◆ **TASK STATEMENT**: Return each record verbatim, images excluded.

◆ **DATA TO PROCESS**:
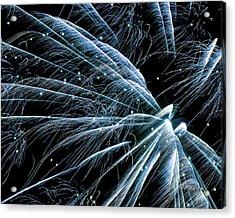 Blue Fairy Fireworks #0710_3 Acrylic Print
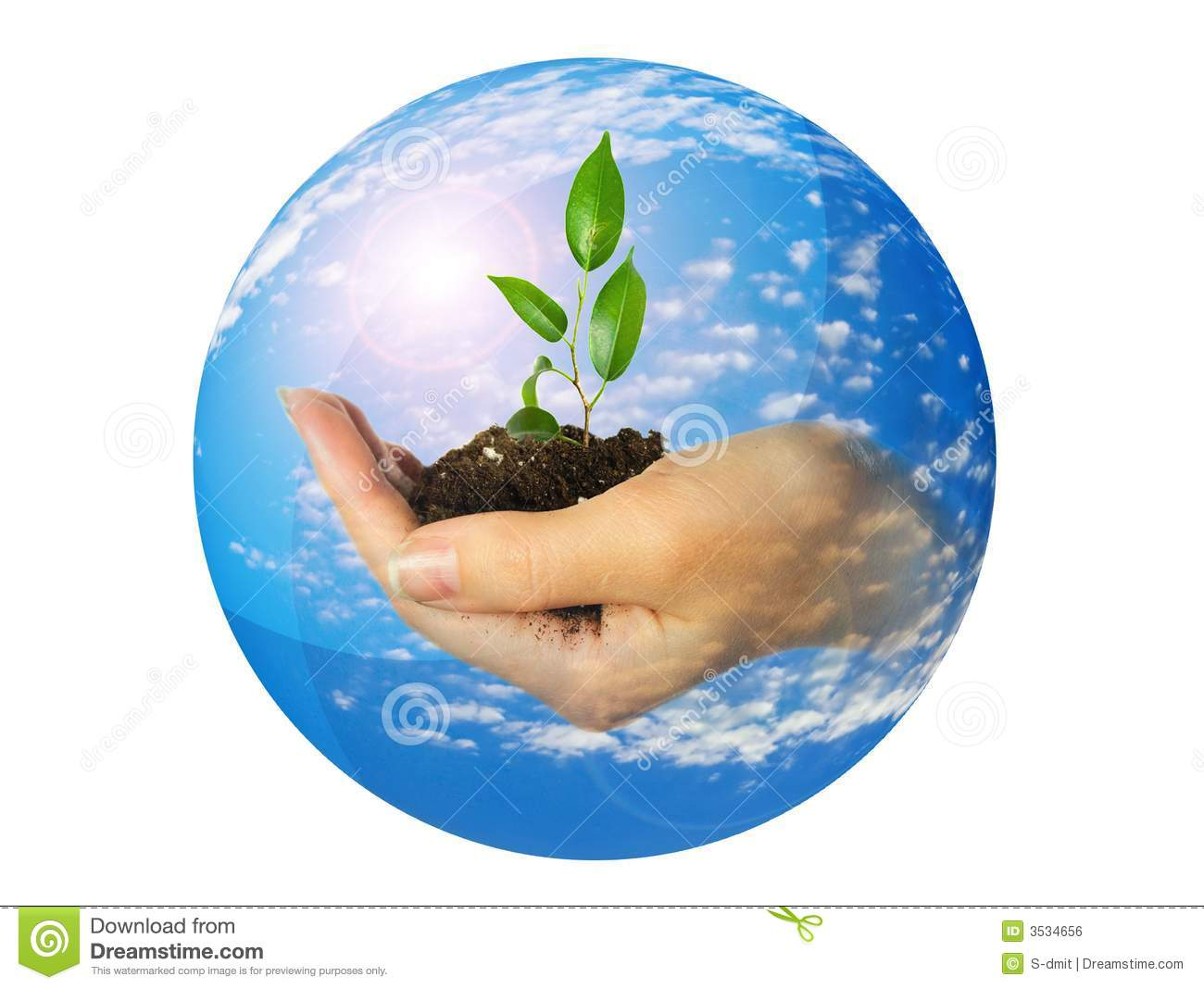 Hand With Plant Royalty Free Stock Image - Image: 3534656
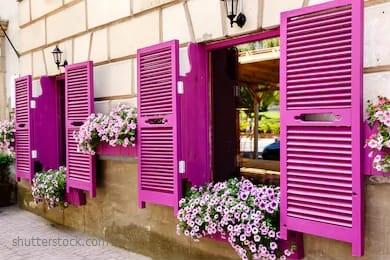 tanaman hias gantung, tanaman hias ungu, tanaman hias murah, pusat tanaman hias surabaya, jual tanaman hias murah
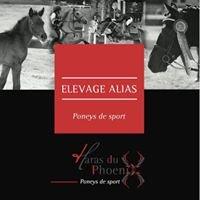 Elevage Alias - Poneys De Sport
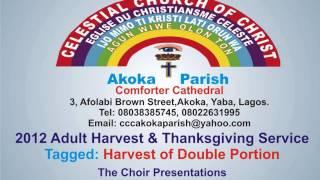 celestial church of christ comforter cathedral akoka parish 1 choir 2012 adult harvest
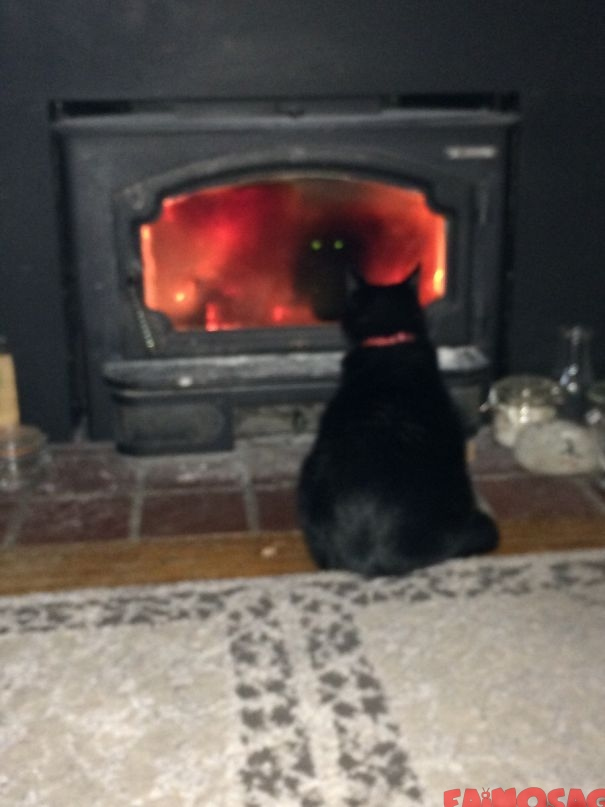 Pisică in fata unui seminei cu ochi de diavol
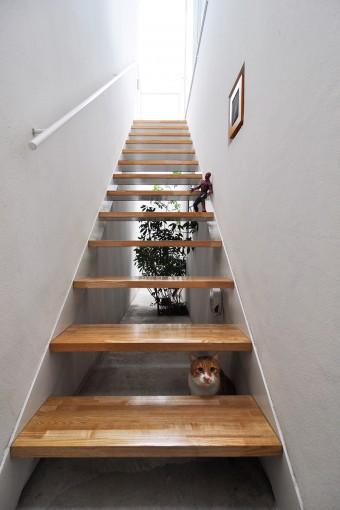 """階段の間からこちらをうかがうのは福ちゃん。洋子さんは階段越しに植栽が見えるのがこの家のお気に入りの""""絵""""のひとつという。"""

◆ **ANSWER BELOW**:
 Blue Fairy Fireworks #0710_3 Acrylic Print
 Hand With Plant Royalty Free Stock Image - Image: 3534656
 tanaman hias gantung, tanaman hias ungu, tanaman hias murah, pusat tanaman hias surabaya, jual tanaman hias murah
 Elevage Alias - Poneys De Sport
 celestial church of christ comforter cathedral akoka parish 1 choir 2012 adult harvest
 Pisică in fata unui seminei cu ochi de diavol
 """階段の間からこちらをうかがうのは福ちゃん。洋子さんは階段越しに植栽が見えるのがこの家のお気に入りの""""絵""""のひとつという。"""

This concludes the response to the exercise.